“What we’re trying to accomplish today with the passage of this third stimulus package is to create jobs and help the unemployed.”
~Paul Ryan, February 14th, 2002
Well – this is going to be uncomfortable. I’m looking forward to a reporter doing their job and asking him about this apparent contradiction in his record. He’s for Keynesian economics when there is a Republican President and Republican Congress intent on fixing the economy or losing their jobs. He’s AGAINST Keynesian economics when their is a Democratic President and a Democratic Senate majority when he is trying to make them lose their jobs. The Republican party: party over country – always.
I’ve already shown in detail just how committed the Republican party was to making sure the economy struggled in order for Democrats to lose their majorities HERE.
When the economy was going through an economic downturn after 9/11 under George W. Bush – Congressman Paul Ryan (R-WI) went to the House Floor to actively and vehemently support the need for a stimulus when the economy was struggling. He called for more tax cuts but also more government spending via unemployment insurance and health insurance coverage to help people while they were trying to get back to work. This approach that he supported in 2002 is the exact same approach that President Obama has called for but Republicans rejected even though the economic downturn in 2001 was very mild compared to the Bush economic crisis that Obama inherited.

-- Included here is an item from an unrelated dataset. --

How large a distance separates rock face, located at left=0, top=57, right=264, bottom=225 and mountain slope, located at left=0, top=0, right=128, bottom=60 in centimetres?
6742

And Jonathan Chait finds this 2001 discussion of Paul Ryan supporting pushing forward with the Bush tax cuts and “spending” the $1.5 Trillion surplus HERE:
Mr. GREENSTEIN. If I could just comment on it. As I have said before, I think the economic benefits are being overstated. The economy has slowed right now. I don’t see how, particularly given the pace of the Senate, the checks are going to go out much before next summer. The CBO forecast you are operating on shows that by 2002 we have a full scale recovery from the recession.
I think we do have a problem right now, and our best mechanism right now is interest rates. I hope the Federal Reserve lowers them further. I think that is going to have a much bigger effect than anything you do on taxes because I don’t think — it is not that tax policy can’t have a stimulative effect. It is very unlikely even this year to occur in time to make much difference.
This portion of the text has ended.